Он ненадолго задержал руки на ее плечах, после чего вышел вперед и крикнул:
— Чего вы хотите? Что вам нужно в обмен на мальчика?
Арабы о чем-то совещались, потом один из них ответил:
— Тебя, собака!
Камран облегченно вздохнул и закрыл глаза. Внезапно перед ним пронеслась вся его жизнь; это продолжалось всего несколько мгновений, мгновений простительной, горькой и одновременно сладкой слабости. Помедлив, он сказал:
— Я согласен! Где и когда мы встретимся?
Пока они договаривались, Асмик дрожала всем телом. По щекам женщины катились крупные, тяжелые слезы. Она больше не считала нужным скрывать ни свою слабость, ни свою любовь. Только было слишком поздно…
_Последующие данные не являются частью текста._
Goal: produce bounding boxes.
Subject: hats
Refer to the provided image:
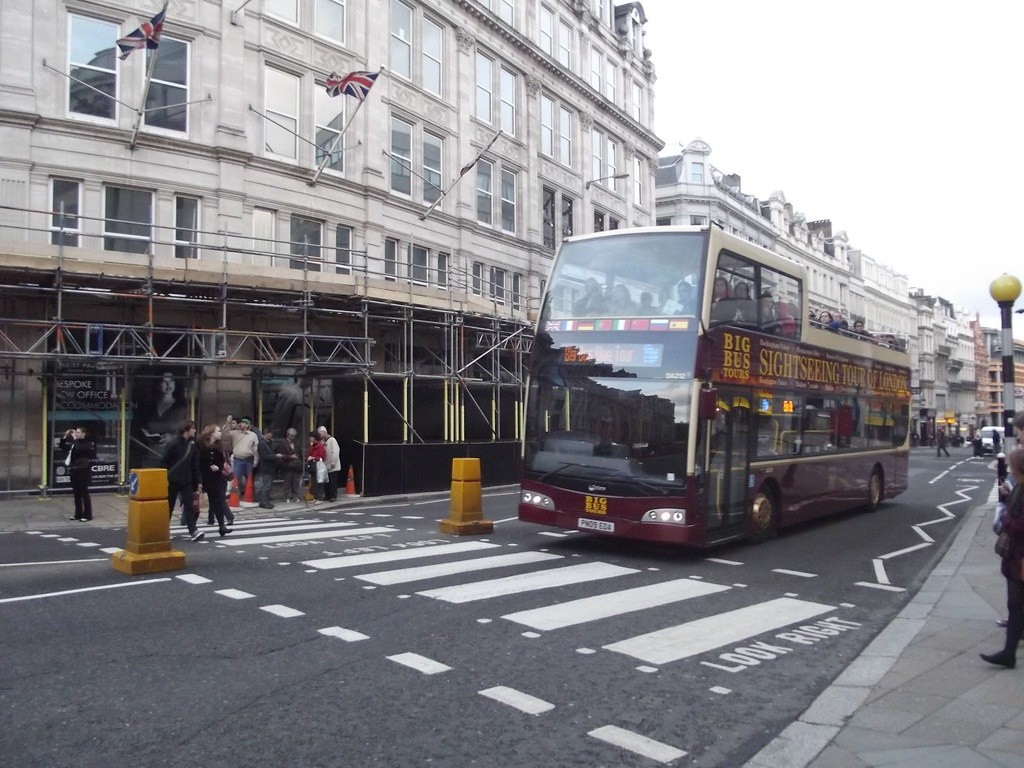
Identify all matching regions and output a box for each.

— Сколько ошибок, сколько всего ненужного в нашей жизни, — прошептала она, когда он вернулся.
— Безупречен только Бог, человек несовершенен. Вероятно, так было задумано с самого начала, потому в том нет нашей вины, — сказал Камран.
У них было мало времени, чтобы проститься. Остальные мужчины предупредительно отошли на расстояние, чтобы Асмик и Камран остались одни.
Она обхватила руками его лицо.
— Любимый, любимый! Прости, прости за все! Ты помогал мне избавиться от горя и вины, а я тебе ничем не помогла!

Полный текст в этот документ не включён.